What is your definition of a “data scientist”?
To put it in boring terms, data scientists are people who find that the bulk of the work for testing their hypotheses lies in manipulating quantities of information – AKA, “San Franciscans with calculators.”
About what parts of the field are you excited in particular?
The proliferation (or “Cambrian Explosion”, as Josh Wills would say) of tools and frameworks for munging and analyzing massive data. A few years ago, we really only had MapReduce for dealing with data at a large scale. Since then, a bunch of players have written engines that can handle more of the data transformation patterns required for complex analytics. I think eventually the market will need standardize on two or three, and I’m curious to see how it plays out.
When it comes to datasets, I’m always trying to find time to play around with traffic data. CalTrans releases the measurements they collect from loop detectors on freeways all over California every 30 seconds, so that’s my go-to whenever I want to try out a new tool or technique.
You previously worked as a software engineer (and are an Apache Hadoop committer). How are the two roles different?
At Cloudera, “data scientist” is a much more external facing role. We don’t have massive data problems of our own, but our customers have a huge variety. I get to spend time understanding these problems, helping out with them, and thinking about how to make our platform a good place to solve them.

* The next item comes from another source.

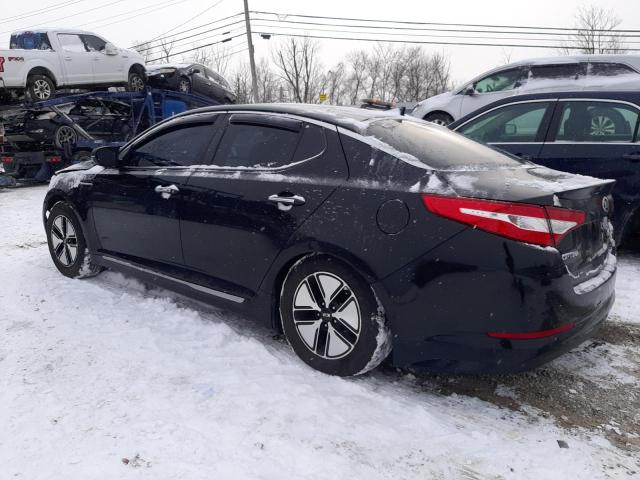 Obraz 2 z 2013 KIA OPTIMA HYBRID 2013 z VIN KNAGM4ADXD5045903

That said, my job is still very heavy on the engineering. I spend half of my time contributing to Apache Spark and some more of it writing code for customer engagements. It’s hard to get away from distributed systems over here.

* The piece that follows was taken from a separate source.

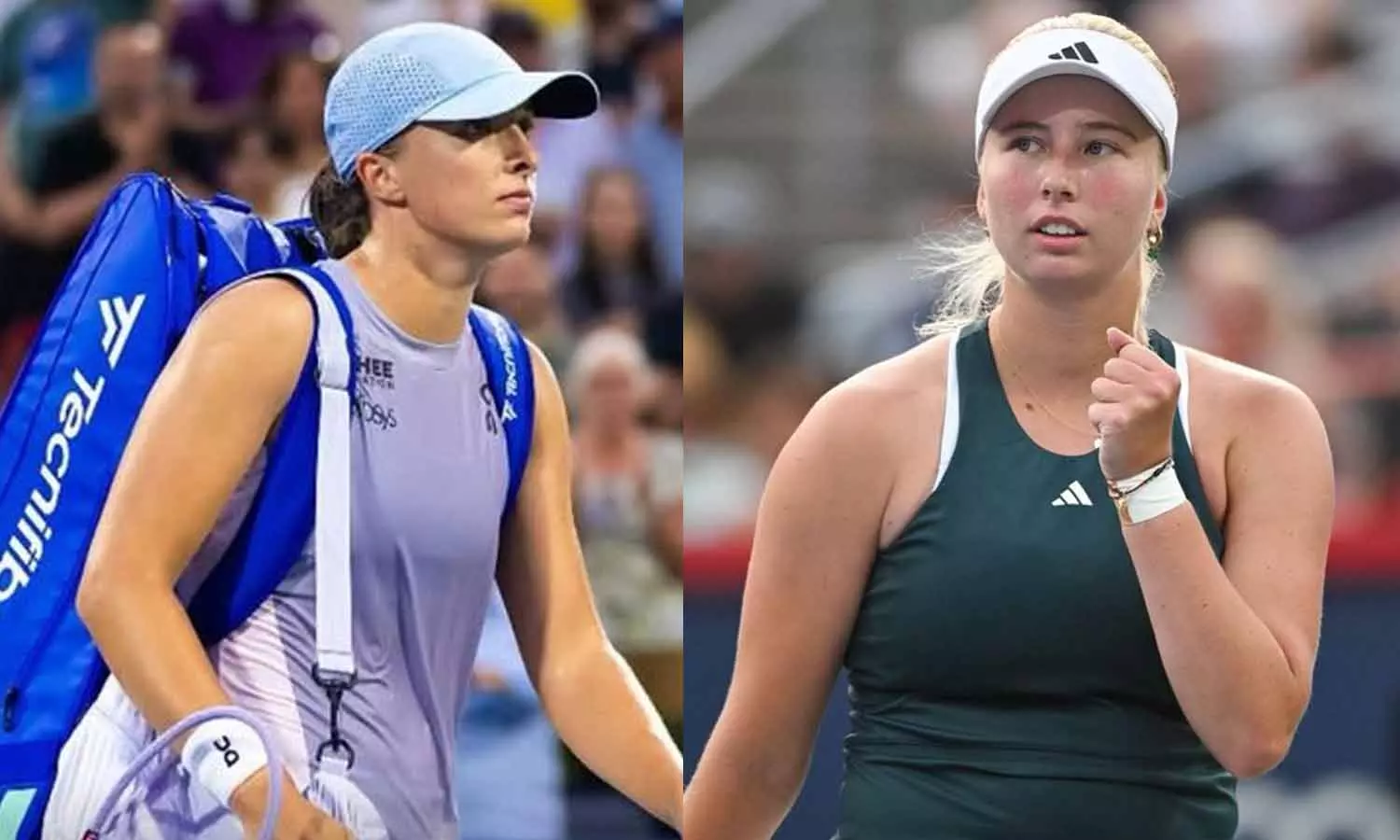 கனடா ஓபன் டென்னிஸ்: ஸ்வியாடெக் அதிர்ச்சி தோல்வி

Josh Wills says data scientists would be more accurately called “data janitors”. Do you agree?
At this point, thanks to the insistence of Josh and others, I think the statement that data science boils down to a bunch of data munging is mostly an accepted truism. But this fact is probably just a stronger endorsement of the term. Anybody who’s done “real” science knows that it’s not exactly about flying around, splashing nature with elegant statistical sprinkles, and “deriving insights”. (Not that I’ve done any real science.) If data science is 20% statistics and 80% engineering, and science is 1% inspiration and 99% perspiration, I’m just happy I get to save on my deodorant bill.
You’re presenting at Spark Summit 2014. What are your topics, and why should people attend?

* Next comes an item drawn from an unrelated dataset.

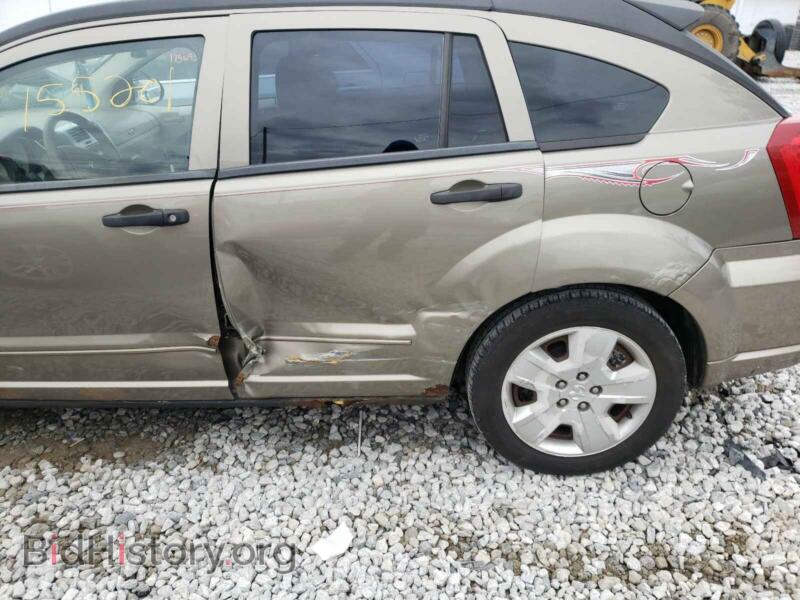 2007 Dodge CALIBER (VIN 1B3HB48B47D380071) — photo 9 of 10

I’ll be giving a couple talks. One is about Spark-on-YARN: a deep dive into how the Spark and YARN resource management models intersect, along with some practical advice on how to operate them on your own cluster. The other is about Oryx, MLLib, and machine learning infrastructure. I’ll be talking about what it means to put a machine learning model into production and our plan to base Oryx, an open source project that combines model-serving and model building, on Spark’s streaming and ML libraries.
What is your advice for aspiring data scientists?
This might apply to any job, but I think a good data scientist needs to work on being a good translator and a good teacher. Besides memorizing obscure R syntax and trying to convince their superiors that implementing a Dynamic Bayesian net is a good idea, a data scientist spends most of their time striving to understand problems in the language of the people who have them. For a statistical model or data pipeline to be worth anything, its creator needs to be able to articulate its limitations and the problem it solves.